Gustave Flaubert --Madame Bovary
Charles Dickens--Bleak House
Tolstoy-- Anna Karenin
Anthony Trollope--Chronicles of Barsetshire
Franz Kafka--Metamorphosis
James Joyce--Dubliners
Andrei Bely--Petersburg
Ernest Hemingway--The Old Man and the Sea
Jorge Luis Borges

For more modern fiction,

William Styron--Sophie's Choice
Malcom Lowry--Under the Volcano

I'm pleased to see Cowen not pushing that banal non-entity, fake and fraud Uwe Knausgard who should remain in permanent isolation. You have better things to do with your time.
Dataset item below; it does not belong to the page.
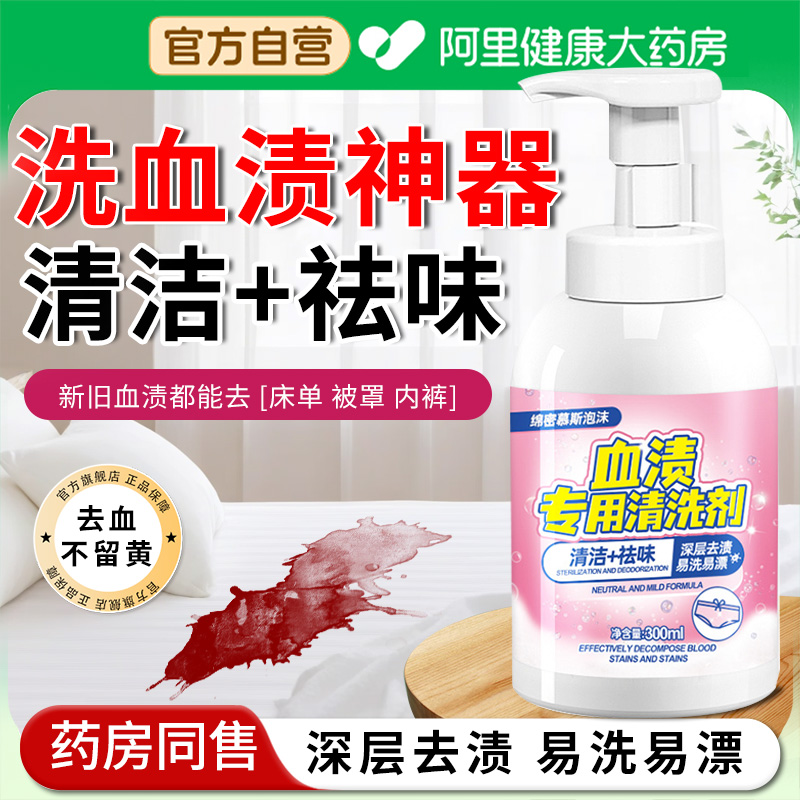 【阿里自营】洗血渍神器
Why such a strong opinion on Knausgård? This list is outdated, Tyler has had him on. If I were to guess, both Knausgård and Ferrante would make his contemporary list now.

Many of the reasons for that "strong opinon" are explained here:

https://doku.pub/documents/nabokov-vladimir-strong-opinions-vintage-1990pdf-el9vpnnn2kqy

Another good read for the lockdown and absolutely free!

Alas, your guess may well be correct.

People who only read the Inferno and skip the Purgatorio and Paradiso don't get the whole story. Purgatorio is very interesting, Paradiso takes some work, but there are some great politics in there too.

Death in Venice is a great novella. It can also be read as a Gothic horror story and then everything fits too :-)

Agree with Peter Ackroyd, Hawksmoor.

What is lacking:

Dino Buzzati
Julien Gracq
Petr Handke
Thomas Ligotti

And a great writer of fun, deep, clever and moralistic stories. Appreciated by Heidegger:

Johann Peter Hebel - Calendar stories - 1807

https://en.wikipedia.org/wiki/Johann_Peter_Hebel

Given the direction this is heading it’s time for:

Fight Club by Chuck Palahniuk

3 novels by Samuel Beckett. hunger by hamsun

Jose Saramango's
Blindness
Death with Interruptions
....Highly Recommended...
Speak to our times

Excellent list! And you know it's diverse cuz comments range from WOKE! to RACIST! Anyway, this is just a starter pack.